Yaş ilerler ve çocuk artık mahalle hayatına katılır. Çevresine bakar ve görür ki mahalle içerisinde babanın ve ananın saygı duyduğu ve değer verdiği insanlar vardır. Mahalle sakinleri uzun kış gecelerinde toplanarak kendi aralarında eğlenmektedir. Bu toplantılarda yemekler pişirilmekte, mahallenin ve şehrin sorunları konuşulmakta, kimin kime nasıl yardımın dokunulacağı tartışılmakta ve yapılacak olan bu yardımın nasıl gizli kalınacağı düşünülmektedir. Bu ortamda her türlü sosyal sivrilik törpülenmektedir. Bu kış gecesinin sohbetleri, içine kadar işleyen nüktedanlıkla ile süslenmekte ve dadaş adayımızın kendisinde de nüktedanlık oluşturmaya, dayanışma ruhunun gelişmesine zemin hazırlamaktadır. Bu nüktedanlığın yanı sıra çocukta musiki zevki de oluşmaya başlamıştır. Çocuktan beklenen bu sohbetler de tıpkı anası ve babasına gösterdiği saygı ve sevgiyi mahallenin sakinlerine de göstermesidir.
Birlikte oturmayı ve yaşamayı öğrenen çocuğumuzun artık çok daha büyük bir ailesi, mahallesi vardır. Hele bu mahalle bir de sur dışında kalan bir varoş ise delikanlı çağına gelen çocuk için savunulması gereken bir mukaddes attır.

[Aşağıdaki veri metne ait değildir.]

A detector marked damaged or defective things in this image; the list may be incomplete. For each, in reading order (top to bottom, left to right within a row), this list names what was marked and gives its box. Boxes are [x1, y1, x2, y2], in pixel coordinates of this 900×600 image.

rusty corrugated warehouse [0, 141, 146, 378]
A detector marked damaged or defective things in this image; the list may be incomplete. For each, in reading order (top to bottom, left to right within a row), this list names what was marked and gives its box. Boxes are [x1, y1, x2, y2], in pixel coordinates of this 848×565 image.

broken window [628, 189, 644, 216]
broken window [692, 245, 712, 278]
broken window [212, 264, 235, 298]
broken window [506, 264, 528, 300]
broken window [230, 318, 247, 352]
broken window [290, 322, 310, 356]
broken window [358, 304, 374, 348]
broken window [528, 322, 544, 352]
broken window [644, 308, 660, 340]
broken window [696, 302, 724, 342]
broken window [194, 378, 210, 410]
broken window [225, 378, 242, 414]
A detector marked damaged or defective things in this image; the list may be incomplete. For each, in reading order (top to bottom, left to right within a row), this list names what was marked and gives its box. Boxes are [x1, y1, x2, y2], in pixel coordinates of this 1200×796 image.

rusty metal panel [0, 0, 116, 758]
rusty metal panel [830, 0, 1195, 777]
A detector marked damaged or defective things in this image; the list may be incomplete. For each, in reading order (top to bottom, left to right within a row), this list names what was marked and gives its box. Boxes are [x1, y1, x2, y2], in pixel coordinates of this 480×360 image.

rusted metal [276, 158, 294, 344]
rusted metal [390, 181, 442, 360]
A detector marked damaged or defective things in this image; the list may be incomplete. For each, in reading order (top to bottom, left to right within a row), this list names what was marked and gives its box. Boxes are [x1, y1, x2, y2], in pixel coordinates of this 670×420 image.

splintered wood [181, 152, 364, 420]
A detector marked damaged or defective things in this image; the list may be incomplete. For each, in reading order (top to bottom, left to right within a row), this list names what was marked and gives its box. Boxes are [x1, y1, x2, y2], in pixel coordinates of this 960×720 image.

Delikanlılığın verdiği cesaret ve enerji ile bu görevi yerine getirmek bir nevi kendini ispattır. Ama babasından ve mahallesinde dadaşım dediklerinde gördüğü tarzda, bu tarz da bildiği cesarettir, yiğitliktir ve daha tam olarak anlayamadığı bir vakardır. Bu vakarda büyüklerin doğruluğa, dürüstlüğe, kahramanlığa ve güzel ahlaka verdiği değer ile delikanlı artık bu değerleri vazgeçilmez bir yaşam tarzı olarak algılar. Bu yaşam tarzını Bar dediği davullu zurnalı oyunla simgeleştirmiş. Toylarda, toplantılarda, asker uğurlamalarında bar denilen bu oyunu oynamış yani bar tutmuştur.

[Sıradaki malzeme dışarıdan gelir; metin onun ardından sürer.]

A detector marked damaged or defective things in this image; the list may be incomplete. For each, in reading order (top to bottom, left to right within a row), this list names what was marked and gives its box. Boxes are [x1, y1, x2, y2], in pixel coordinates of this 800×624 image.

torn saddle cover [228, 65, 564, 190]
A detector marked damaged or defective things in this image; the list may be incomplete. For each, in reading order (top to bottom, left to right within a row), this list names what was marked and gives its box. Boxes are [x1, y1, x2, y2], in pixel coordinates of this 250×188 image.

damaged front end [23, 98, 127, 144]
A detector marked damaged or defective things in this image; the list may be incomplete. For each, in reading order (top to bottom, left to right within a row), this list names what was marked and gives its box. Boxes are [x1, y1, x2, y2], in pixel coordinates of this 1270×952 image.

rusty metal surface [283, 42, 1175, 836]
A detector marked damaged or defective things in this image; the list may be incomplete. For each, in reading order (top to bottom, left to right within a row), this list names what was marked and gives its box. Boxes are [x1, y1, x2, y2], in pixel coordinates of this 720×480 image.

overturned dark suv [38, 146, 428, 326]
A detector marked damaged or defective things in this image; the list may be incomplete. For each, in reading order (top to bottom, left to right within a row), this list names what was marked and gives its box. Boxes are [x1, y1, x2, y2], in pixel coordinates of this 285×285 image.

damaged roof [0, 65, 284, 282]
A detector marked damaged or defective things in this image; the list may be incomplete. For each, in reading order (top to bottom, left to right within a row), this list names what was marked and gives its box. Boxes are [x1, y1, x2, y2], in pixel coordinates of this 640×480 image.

Azerbaycan’ dan, İran’ dan ve Anadolu’nun içlerinde gelen kervanların getirdiği sadece mallar değildir. Hikâyelerdir, öykülerdir, bilinmeyen hayatlardır, farklı fikirler ve düşüncelerdir. Artık mektebe, medreseye başlayan çocuk hem burada, hem babasından, hem de mahalleden öğrendikleriyle hayatını yönlendirmeye başlamıştır.

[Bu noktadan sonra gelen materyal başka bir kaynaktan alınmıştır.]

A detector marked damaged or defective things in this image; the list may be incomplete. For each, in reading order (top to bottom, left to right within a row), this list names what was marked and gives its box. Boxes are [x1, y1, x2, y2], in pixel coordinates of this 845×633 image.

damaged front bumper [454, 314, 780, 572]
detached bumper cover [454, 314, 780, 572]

Delikanlı ta çıraklık zamanında babası tarafından eti senin kemiği benim diyerek girmiş olduğu ustanın yanında temeli Horasan erenlerinden Ahmet Yesevi’ye dayanan ahilik teşkilatının fütüvvet terbiyesi ile yetişmektedir. Gencimiz bir yandan meslek sahibi olurken bir yandan da ahlaklı olmayı, doğru olmayı, inançlı olmayı, cömert, yardım sever ve misafirperver, yiğit olma gibi değerleri ustaya itaat ederek yeni baştan öğrenmektedir. Genç, mesuliyet duygusu ile tanışmış, Serserilikten, kurtarılmıştır. Sağlam bir sınıf şuuruna varmış yukardaki sınıfta gözü olmadan ve kendinden aşağıda olan sınıfı hakir görmeden işinde uğraşmaktadır. Bunda köylü bey ilişkisinin ağa maraba ötesinde baba oğul abi kardeş ilişkisinin kurulması da önemli olmuştur. Çarşı teşkilatı kökleştikçe tehalüf fikri yerleşmemiş bir denge oluşmuş, her sınıf kendi hayatında, kendi zevkinde, rahat ve müstakil bırakmıştır.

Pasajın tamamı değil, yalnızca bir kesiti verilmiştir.